EXERCISE PASSAGE:

Python Machine Learning: Top 5 Libraries and a Quick Tutorial

What is Python Machine Learning? 

Python is a high-level programming language commonly used for machine learning (ML) and artificial intelligence (AI) projects. This open-source programming language is backed by a strong community and abstracts many aspects to increase productivity. Some of the most popular AI/ML libraries use Python, including TensorFlow and PyTorch.

A Python library provides code and functionality that eliminates the need to build from scratch. Many Python libraries are available to support ML projects, including frameworks for data preparation, visualization, modeling, and advanced ML algorithms like neural networks.

This is part of a series of articles about machine learning engineering.

Why is Python Preferred for Machine Learning and AI? 

Python has long been a staple of machine learning and artificial intelligence developers. Python gives developers great flexibility and has features that increase developer productivity and improve code quality. It also provides numerous libraries that help ease the workload. 

Here are the key features that make Python a preferred programming language for machine learning, deep learning, and artificial intelligence projects:

• Free, open source, and backed by a strong community, ensuring long-term improvement.
• A comprehensive library of packages to solve common problems.
• Seamless implementation and integration for people of all skill levels
• Improved productivity by reducing coding and debugging time
• Can be used for soft computing and natural language processing (NLP)

REQUEST 1: According to the Python machine learning page, Python libraries offer frameworks for which kinds of work? List them all.
REQUEST 2: Which popular AI/ML libraries does the Python machine learning page name as using Python?
REQUEST 3: Reproduce the Python machine learning page word for word from "Python Machine Learning: Top" up to and including "Learning and AI?".
You won't need the lines that come after this.

SUPPLIED DATA:
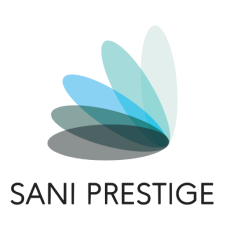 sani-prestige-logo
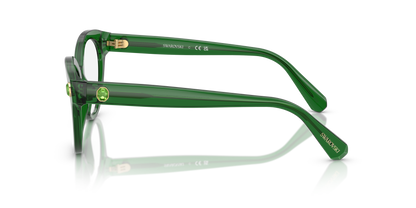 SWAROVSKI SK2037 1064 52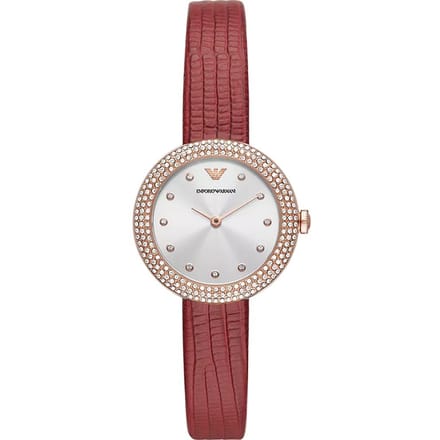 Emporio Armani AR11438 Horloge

EXERCISE SOLUTION 1:
- Data preparation
- Visualization
- Modeling
- Advanced ML algorithms like neural networks

EXERCISE SOLUTION 2: TensorFlow and PyTorch.

EXERCISE SOLUTION 3:
Python Machine Learning: Top 5 Libraries and a Quick Tutorial

What is Python Machine Learning? 

Python is a high-level programming language commonly used for machine learning (ML) and artificial intelligence (AI) projects. This open-source programming language is backed by a strong community and abstracts many aspects to increase productivity. Some of the most popular AI/ML libraries use Python, including TensorFlow and PyTorch.

A Python library provides code and functionality that eliminates the need to build from scratch. Many Python libraries are available to support ML projects, including frameworks for data preparation, visualization, modeling, and advanced ML algorithms like neural networks.

This is part of a series of articles about machine learning engineering.

Why is Python Preferred for Machine Learning and AI?